* **Page excerpt**
== Segment start ==

Maryland men’s basketball dropped its Big Ten opener to No. 19 Rutgers at home, 74-60. While they kept it close in the first half, the Terps could not overcome shooting woes against one of the top teams in the country.
Mark Turgeon’s squad shot 4-for-20 (20%) from beyond the arc, and three of those four makes came from Donta Scott. For the game, the Terps shot just 34% from the field. When playing an opponent that shoots 48% from the field and 47% from three-point range, it’s an incredibly difficult task to win a game with the shooting numbers Maryland displayed.
Let’s dive into the film to see what happened to the Terps in their Big Ten opener.
Offensive execution was solid but poor shooting derailed Marylands offense
Compared to the previous game against Clemson, the offensive execution was solid for Maryland. The Terps ran more off-ball action and players weren’t standing on the perimeter ball-watching as they did against Clemson.
The problem against Rutgers was an inability to make shots from three-point range and inside. Below, we will break down plays where the Terps produced clean looks from three but could not knock them down.
On this play, Eric Ayala does a good job of getting downhill and coming to a two-foot jump stop. He uses his impeccable foot work to step through the defender and make a jump pass to find an open Aaron Wiggins in the corner. Wiggins gets a clean look, but can’t convert.
Wiggins is supposed to be one of Maryland’s top offensive options and was a legit NBA prospect coming into the year. However, he has struggled thus far, shooting just 27% from deep through the first six games.
Here is another solid job by Maryland to set up a clean look for Ayala, but he just can’t knock it down. Ayala feeds Jairus Hamilton at the top of the key, then fakes a cut and comes back to Hamilton at the top of the key for a screen-handoff type action. Hamilton sets a wide screen, which allows Ayala to get his feet set, but it ends up off the back iron.

== Segment end ==

* **Material shown**
== Segment start ==

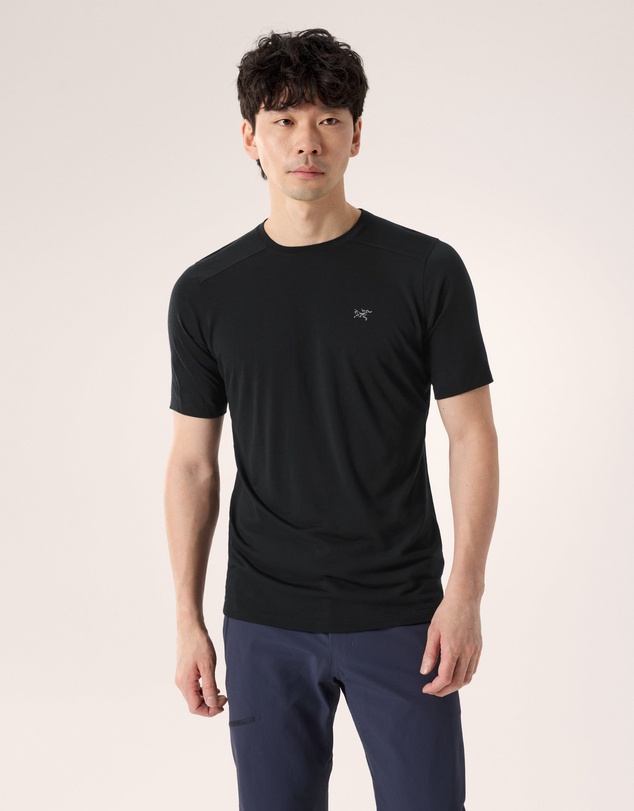 Arc'teryx - Ionia Merino Wool Shirt SS Men's
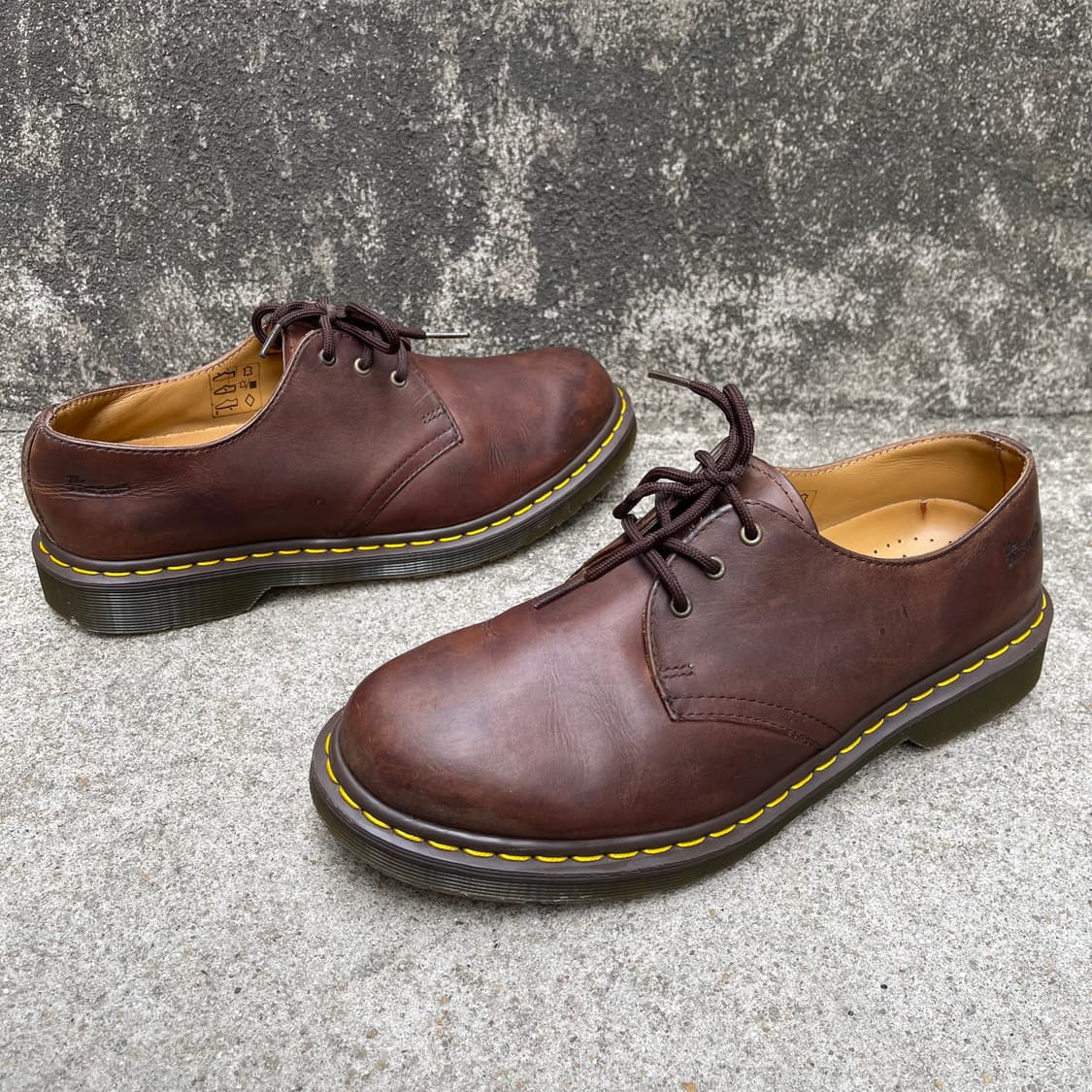 [8UK] 닥터마틴 1461 크레이지호스 (270~275) 상품이미지3
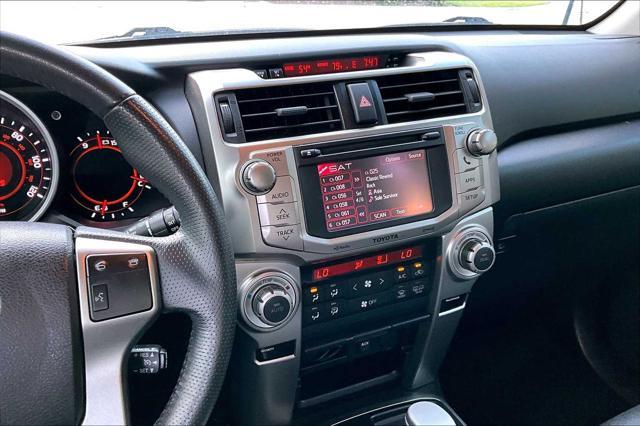 used 2012 Toyota 4Runner car, priced at $17,700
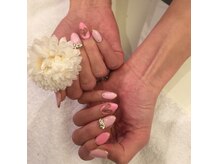 プラス ネイル(Plus nail)の雰囲気（アートコース★大人気のコースです）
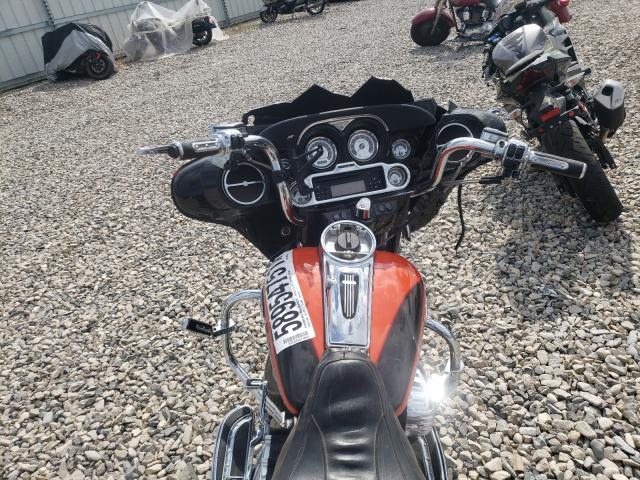 2007 HARLEY-DAVIDSON FLHTCUSE 1HD1PR8137Y950770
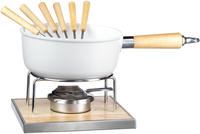 M&Auml;SER K&auml;sefondue-Set, 9-teilig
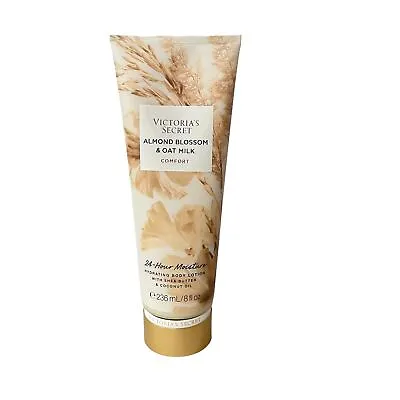 Victoria's Secret Almond Blossom & Oat Body Lotion 8 Fl Oz • $29.94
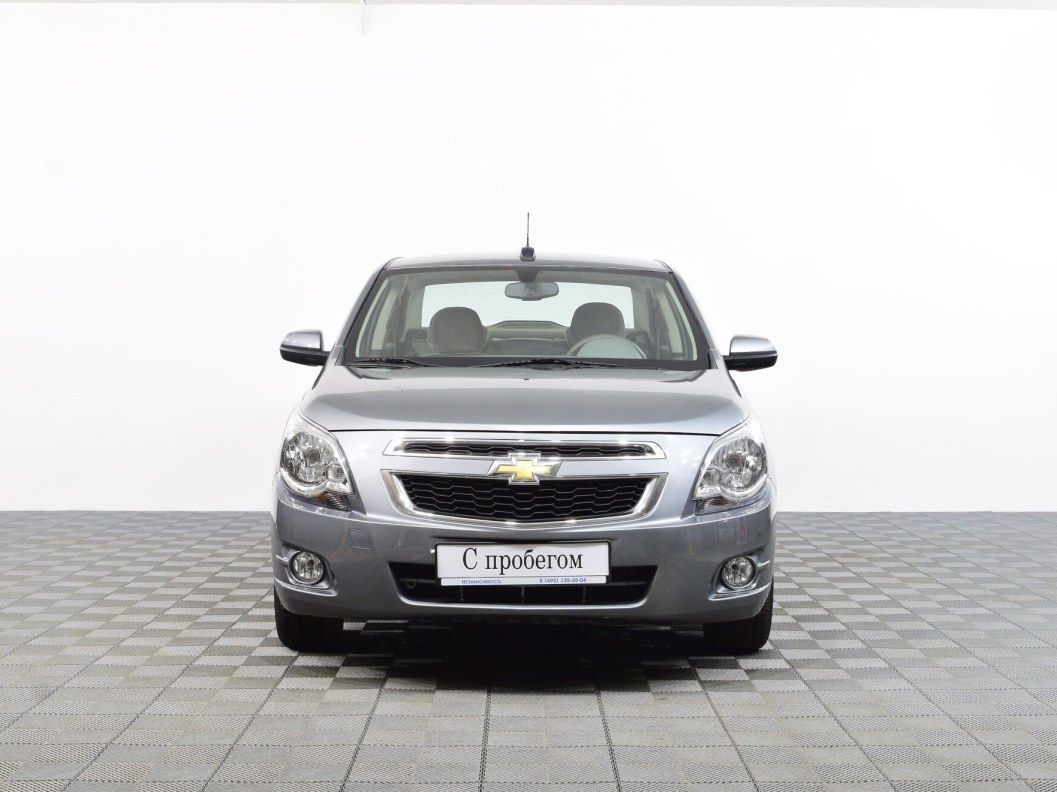 Chevrolet Cobalt 1.5 АКПП, 2020 фото 2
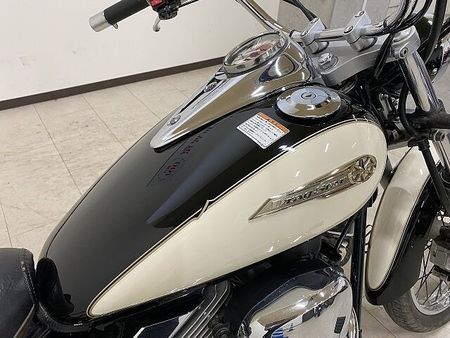 ヤマハ ドラッグスター 250 Drag Star 250 10th Anniversary Special Editio 15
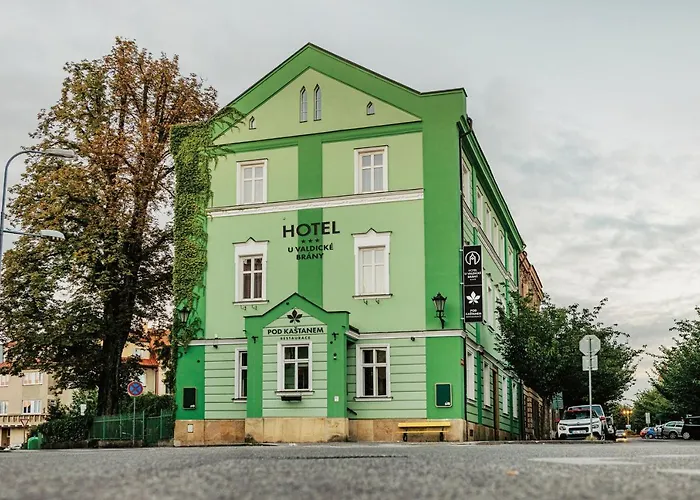 Hotel U Valdicke Brany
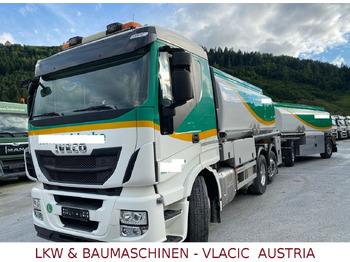 Камион цистерна IVECO Stralis 460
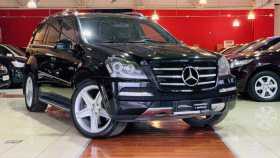 Mercedes-Benz GL-Класс 2011 г.в.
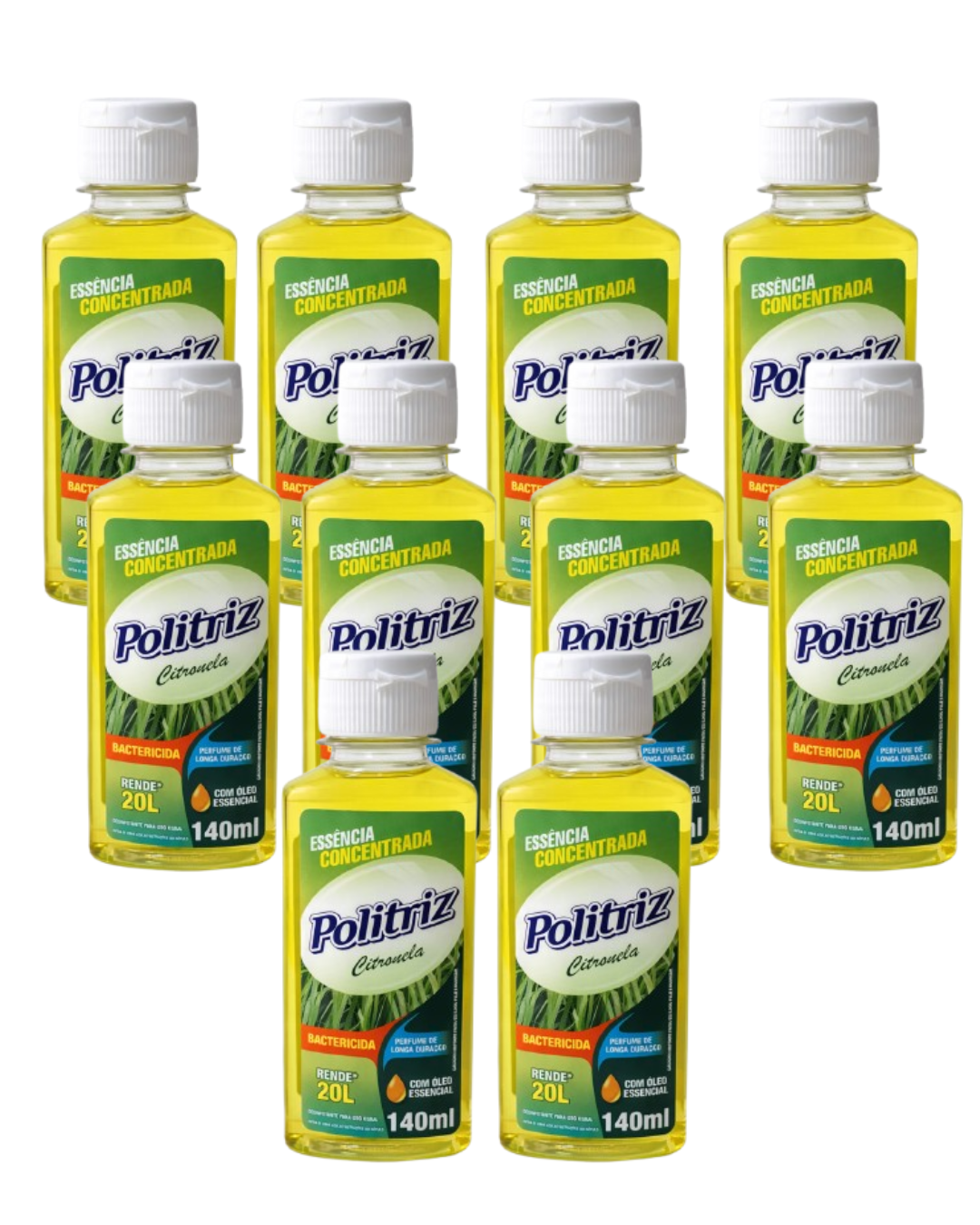Essência Concentrada Politriz 140ml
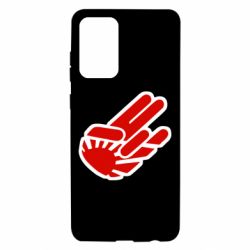 Чехол для Samsung A72 5G JDM Arm - PrintSalon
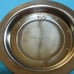 Vintage Sanka Decaffeinated Coffee 14 oz. Stainless Prep Server Carafe Decanter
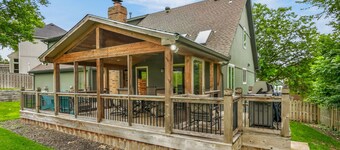 The Shawnee Smart Estate-Sleeps 10+
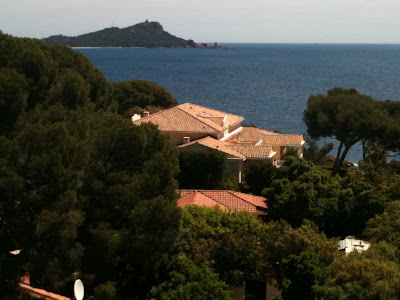 Résidence Le Château - Parc Santa Lucia à Saint-Raphaël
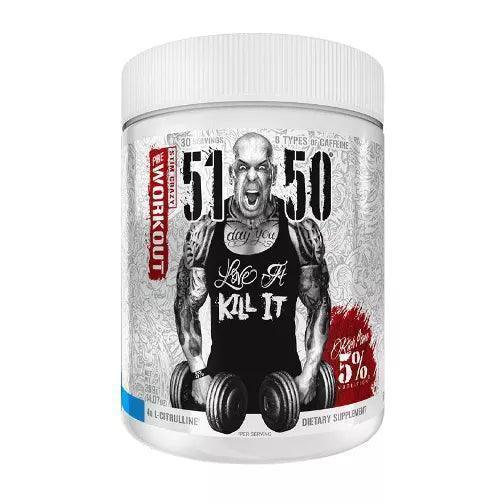 Rich Piana 5150 Pre Workout Booster 375g - Supplement Support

== Segment end ==

* **To do**
List every Maryland player named in the basketball breakdown. The items play no part in what follows.

* **Written answer**
Donta Scott, Eric Ayala, Aaron Wiggins, Jairus Hamilton